The Cannabis Control Bill, 2020, sponsored by Onuoha, is titled, ‘A Bill for an Act to Regulate the Cultivation, Possession, Availability and Trade of Cannabis for Medical and Research Use, and Related Purposes.’

The Speaker had in his ruling asked both sides to liaise with the Chairman of the House Committee on Rules and Business, Abubakar Fulata, to identify the differences and similarities between the bills ahead of sitting on Thursday.

On Thursday, the two bills, which had different titles, were first harmonised.

While Kalu and Osoba’s maintained the same title, Onuoha’s was titled, ‘A Bill for an Act to Decriminalise the Growth and Use of Cannabis, to Establish a System for the Registration and licensing of Cannabis Growers, Users, Control to legalise the Growth, Sale and use of Cannabis and set out a Legal Framework for the Registration and Licensing of Cannabis Growers and Producers in Nigeria; and for Related Matters.’

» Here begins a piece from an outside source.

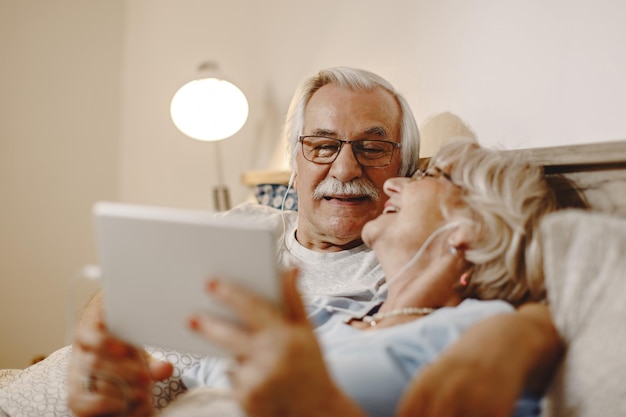 Un anciano feliz y su esposa se divierten mientras usan una tableta digital y se relajan en la cama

Those who spoke against it, especially the Deputy Speaker, Ahmed Wase, and Majority Whip, Mohammed Monguno, condemned the proposed decriminalisation of cannabis.

Gbajabiamila, who presided over the session and had defended the proposal, noted that it must have been opposed due to the word ‘decriminalise’ in the title of the bill, which he said was not there earlier on Wednesday.

While Kalu and Onuoha were unanimous on the call for the bill’s withdrawal, the former noted blamed the rejection on the harmonisation of the bills, noting that they would be represented separately after a review.

Reacting to the Bill, the National Drug Law Enforcement Agency (NDLEA) commended the House of Representatives members and leadership for rejecting yet another attempt to push through a bill to decriminalise cannabis cultivation, sale, and use in Nigeria.

NDLEA Chairman,  retired Brig. Gen. Buba Marwa, gave the commendation in a statement issued by the agency’s Director, Media and Advocacy, Mr Femi Babafemi on Friday in Abuja.

Responding to the development, the NDLEA boss said the decision of the lawmakers to reject the bill would further strengthen the gains so far made in the renewed war against drug abuse and trafficking in the country.

Marwa said the 2018 drug survey figure of 10.6million Nigerians abusing cannabis alone was enough to sound the alarm bell.

He said that the strong nexus between drug abuse and the security challenges across the country was incontrovertible.

According to him , insecurity,as manifested in banditry, insurgency ,kidnapping and others, is today a full-blown malady.

“Yet there has never been a government that is more committed to ending this spate of insecurity than the administration of President Muhammadu Buhari, “he said.

According to him, the President has matched political willpower with resources, but the scope and frequency of these acts of destabilisation and the audacity displayed by the perpetrators call for a second, critical look at the malaise.

He said, “the persistence of the problem has forced on us the necessity to start to look at likely extraneous factors that might be sustaining the resistance from the criminal elements and in doing so, try to connect the dots.

“The permutations will lead to a list of probable causes, which will not exclude the use and abuse of illicit substances. In the final analysis, drug abuse is indeed one of the factors fueling insecurity.

“As such, Nigeria cannot afford to permit the cultivation, sale and use of the most abused illicit drug under whatever guise.

“This is why the decision by the honourable members of the House of Representatives to reject the reintroduction of the cannabis bill is a welcome and cheering news to us in NDLEA.

“It is a big thing also to the Nigerian public ,especially parents who daily and silently contend with the pains of seeing millions of their kids and wards go down under the devastating effects of cannabis abuse, “he said.

Marwa said history would never forget those who stand with parents to protect them and their children against the dangers of drug abuse.